Charley50 · 14/07/2021 04:29

'What is a bit unreasonable is how little people in the west know about quite how incredibly fast China has developed in the last 40 years. Europe and Northern America have been standing still in comparison. China’s been going through a revolution that is akin to (more pronounced than) the massive changes the Industrial revolution wrought in the West in the 18/19th century.'

Educated people know this, even if just vaguely. The detail of the names of the new megacities, not so much.

Charley50 · 14/07/2021 04:31

Sorry I don't mean 'educated' people, just people who take an interest in current affairs I suppose. Or just listen to radio 4 sometimes.

groovergirl · 14/07/2021 04:48

Another point to note is that the English spelling of many Chinese cities has changed; eg, Suzhou used to be Soochow, so it's not unreasonable to find some of these names unfamiliar.

As a PP said, the Chinese cities have grown exponentially. When I was growing up in Hong Kong in the '70s there was a town of about 30,000 just over the border, called Sham Chun. Now it's a megacity of almost 20 million and its name is Shenzhen.

BarbaraofSeville · 14/07/2021 07:21

@Quaggars

OK I have no idea where Thurrock is without googling - is it Sussex way?! OK here's some no googling either

Where's Mytholmroyd

Thurrock is in Essex.

Mytholmroyd is about half an hour from where I live, I've been many times, because you can go on nice country walks from there.

Advanced question - how do you pronounce it? Clue, they got it wrong when they talked about it being flooded on the BBC and in the Houses of Parliament a few years ago.

But the most polluting Chinese cities are not same as the largest cities in the world, and as a PP says, some of them have changed their name along the way.

The pollution is a shame, because when building something from scratch in the 21st Century you've got the chance to do it in an environmentally friendly way from the start.

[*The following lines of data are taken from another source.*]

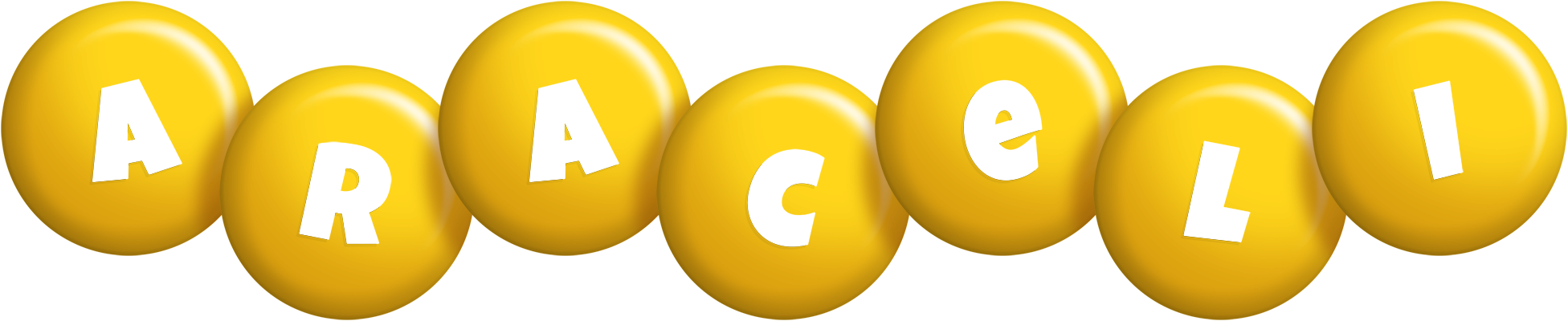 Araceli candy-yellow logo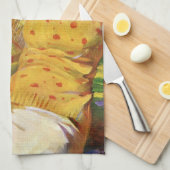 ヴィンテージスポーツテニス、愛とロマンス キッチンタオル (四つ折り)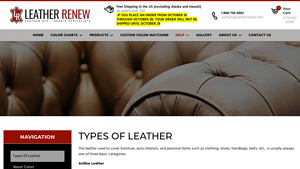 Leather Renew - Aniline Leather
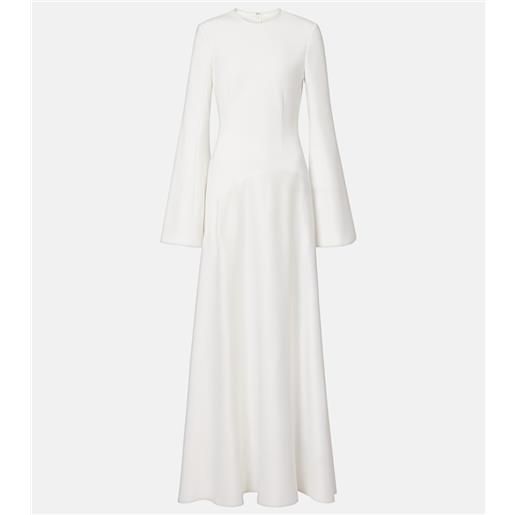 Solace London abito lungo storm in raso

But then you've got to balance it against providing the necessary facilities for a large city and providing the inhabitants with amenities that those of us in Europe have taken for granted for decades, eg up until 10 years ago, fewer than half of households in China had a fridge and going back 20-30 years ago, almost no-one had one. Now nearly every household in China has a fridge.

www.statista.com/statistics/278747/number-of-refrigerators-per-100-households-in-china/

BarbaraofSeville · 14/07/2021 07:23

fewer than half of households in rural China having a fridge 10 years ago that is.

Gh0stontoast · 14/07/2021 07:25

Dalian in China pastabest. One went there to work and said it was grim and industrial (and shudders if you mention the place) and the other went there on holiday!